它(我使用 R2019a)只需要对您的代码进行微小的更改:
function cdapted()
beta = 0.984;
eta = 2;
alpha = 0.35;
delta = 0.01;
rho = 0.95;
sigma = 0.005;
zmin=-0.0480384;
zmax=0.0480384;
nz = 4;
nk=4800;
v=zeros(nk,nz);
v0=zeros(nk,nz);
ev=zeros(nk,nz);
c0=zeros(nk,nz);
%Grid for productivity z
%[1 x 4] grid of values for z
zgrid = linspace(zmin,zmax,nz);
zgrid = exp(zgrid);
% [4 x 4] Markov transition matrix of z
tran_z = zeros([4,4]);
tran_z(1,1) = 0.996757;
tran_z(1,2) = 0.00324265;
tran_z(1,3) = 0;
tran_z(1,4) = 0;
tran_z(2,1) = 0.000385933;
tran_z(2,2) = 0.998441;
tran_z(2,3) = 0.00117336;
tran_z(2,4) = 0;
tran_z(3,1) = 0;
tran_z(3,2) = 0.00117336;
tran_z(3,3) = 0.998441;
tran_z(3,4) = 0.000385933;
tran_z(4,1) = 0;
tran_z(4,2) = 0;
tran_z(4,3) = 0.00324265;
tran_z(4,4) = 0.996757;
% Grid for capital k
kmin = 0.95*(1/(alpha*zgrid(1)))*((1/beta)-1+delta)^(1/(alpha-1));
kmax = 1.05*(1/(alpha*zgrid(nz)))*((1/beta)-1+delta)^(1/(alpha-1));
% [1 x 4800] grid of possible values of k
kgrid = linspace(kmin, kmax, nk);
% Compute initial wealth c0(k,z)
for iz=1:nz
c0(:,iz) = zgrid(iz)*kgrid.^alpha + (1-delta)*kgrid;
end
dif = 10000;
tol = 1e-8;
cnt = 1;
while dif>tol
for ik=1:nk
for iz = 1:nz
tmpmax = double(intmin);
for i = 1:nk
c1 = c0(ik,iz) - kgrid(i);
if (c1<0)
continue
end
c1 = c1^(1-eta)/(1-eta)+ev(i,iz);
if tmpmax<c1
tmpmax = c1;
end
end
v(ik,iz) = tmpmax;
end
end
ev = beta*v*tran_z;
dif = max(max(abs(v-v0)));
v0 = v;
% I've commented out fprintf because double2single cannot handle it
% (could be manually uncommented in the converted version if needed)
% ------------
% if mod(cnt,1)==0
% fprintf('%1.5f : %1.5f \n', cnt, dif);
% end
cnt = cnt+1;
end
end
构建它的脚本是:
% unload mex files
clear mex
%% Build for gpu, float64
% Produces ".\codegen\mex\cdapted" folder and "cdapted_mex.mexw64"

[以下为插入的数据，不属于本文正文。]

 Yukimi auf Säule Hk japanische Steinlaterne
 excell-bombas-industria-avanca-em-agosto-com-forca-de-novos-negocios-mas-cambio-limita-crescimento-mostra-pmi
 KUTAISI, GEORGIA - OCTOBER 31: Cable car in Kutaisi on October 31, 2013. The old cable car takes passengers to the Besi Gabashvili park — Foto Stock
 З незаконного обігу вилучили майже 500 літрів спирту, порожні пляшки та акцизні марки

cfg = coder.gpuConfig('mex');
codegen -config cfg cdapted
% benchmark it (~7.14s on my GTX1080Ti)
timeit(@() cdapted_mex,0)
%% Build for gpu, float32:
% Produces ".\codegen\cdapted\single" folder
scfg = coder.config('single');
codegen -double2single scfg cdapted
% Produces ".\codegen\mex\cdapted_single" folder and "cdapted_single_mex.mexw64"

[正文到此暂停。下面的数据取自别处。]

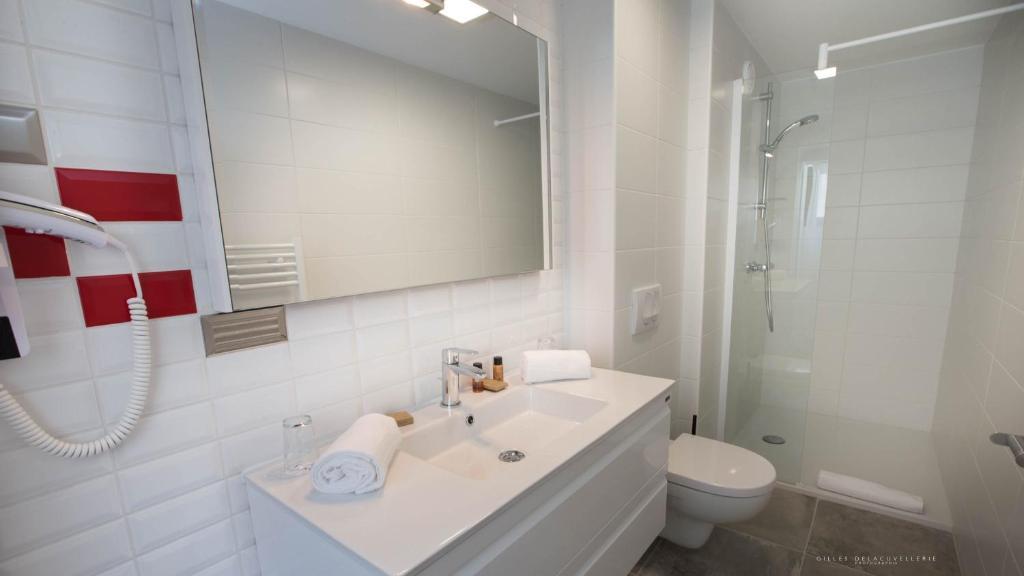 hotel la fabrique la rochelle online booking viamichelin. Black Bedroom Furniture Sets. Home Design Ideas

cfg = coder.gpuConfig('mex');
codegen -config cfg .\codegen\cdapted\single\cdapted_single.m
% benchmark it (~2.09s on my GTX1080Ti)
timeit(@() cdapted_single_mex,0)
因此,如果您的 Fortran 二进制文件使用的是 float32 精度(我怀疑是这样),则此 Matlab Coder 结果与其相当。但这并不意味着两者都非常高效。由 Matlab Coder 生成的代码仍然远非高效。并且它没有充分利用 GPU(甚至 TDP 是 ~50%)。
矢量化和 gpuArray
接下来,我同意 and 您的 Matlab 代码看起来不像正常的 "native" 矢量化 Matlab 代码。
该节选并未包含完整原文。